Nuestros antepasados españoles nos trajeron una visión del mundo, dentro de ella la clasificación de seres humanos en dos grandes grupos: los incluidos y los excluidos, entre estos estaban, como es sabido, los judíos. Por ello aquí también se usó esa forma para denigrar. En la imposibilidad de echar en cara el mestizaje a los Chiriboga, familia muy poderosa y entroncada, se les trató de judíos para ofenderlos, pues el primero de este apellido que llegó a Riobamba en 1649 era hijo de Juan de Chiriboga y Zorrilla, según sus enemigos quiteños por ese Zorrilla le vendría lo judío, pues por ese lado habría descendido de un judío toledano llamado Lope Jorge el Mozo, lo cual fue negado con expedientes que llegaron hasta Zaragoza y Toledo. Los enemigos hablan de “infectos” para referirse a los descendientes de conversos. Pero si creyéramos que todos aquellos insultados como judíos, realmente lo fueron, aceptaríamos la ascendencia hebrea de todos los españoles de entonces y de hoy, lo cual es un absurdo. Pero volviendo a la cosmovisión hispánica, recordemos los insultos lanzados por una chulapa y un castizo madrileño en la zarzuela “Alma de Dios” de inicios del siglo XX: “- Quede usted con Dios, cara de sartén. – ¡Adiós, chimenea por dentro!”.

Veamos una reducida lista de este tipo de insultos: “color moreno y azambado”, “color reprobado”, “perro cholo”, “su color es vaso nigticante que tira a atesado”; “hocico alzado”, “hocicón”, “boca de trompeta”.

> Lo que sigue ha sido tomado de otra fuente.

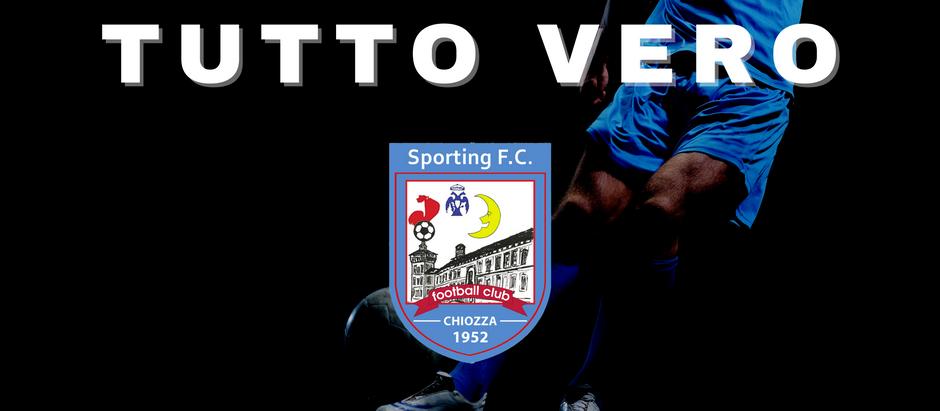 Chiozza: ufficiale l'affiliazione al Sassuolo Calcio, al via Generazione S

El insulto por la ignorancia o la incapacidad mental también tenía sus variantes, desde el común “topo”, como llamaron a fray Nicolás Calixto. En adelante, este fraile es el mismo predicador de un sermón en cuaresma en el cual alabó tanto al presidente José García de León y Pizarro que el pueblo le cantó una copla: “El reverendo Calixto / un gran sermón predicó / mucho habló del mal ladrón/ y nada dijo de Cristo”.  Poco tiempo antes de la eliminación de la Universidad de San Fulgencio por acusaciones de falta de rigor en el otorgamiento de títulos, en la ciudad de Quito para decirle a algún pobre diablo “tonto” de manera elegante, se le lanzaba el remoquete de “Bachiller de San Fulgencio”; cuando el ofensor ansiaba llevar a la cumbre la estupidez única del enemigo le llamaba con rotundidad “Doctor de San Fulgencio”. Con el paso del tiempo se redujo al “Fulgencio” llegado hasta nuestros días.

Otros del mismo jaez: “sus letras son notorias, en lo gordo y tosco de ellas”, “amente”, “tronco”, “de mente tosca”, “tiene inteligencia, en verdad, pero no saber usar de ella”. Del prócer José Ascásubi dijo un realista anónimo: “gran matemático, aunque hay opiniones de que no sabe sumar pero posee algunos libros de Newton y se cree piadosamente que sabe la ciencia”.

También se insultaba por medio del arbitrio de sacar a luz las inmoralidades, casi siempre la acusación consistía en “andar entretenido” con alguna moza  o con mujer casada, o tener “amacia”;  a las mujeres se les lanzaba el “furor uterino”. En un pleito por libelos,  Tomás de Yepes y León acusó a su pariente Martín de Chiriboga y León de introducir mozuelas en su casa, a lo que don Martín respondió apelando a la sentencia de Jesús: “el que esté libre de pecado que lance la primera piedra”, dando de una pincelada su visión del ambiente moral del siglo XVIII.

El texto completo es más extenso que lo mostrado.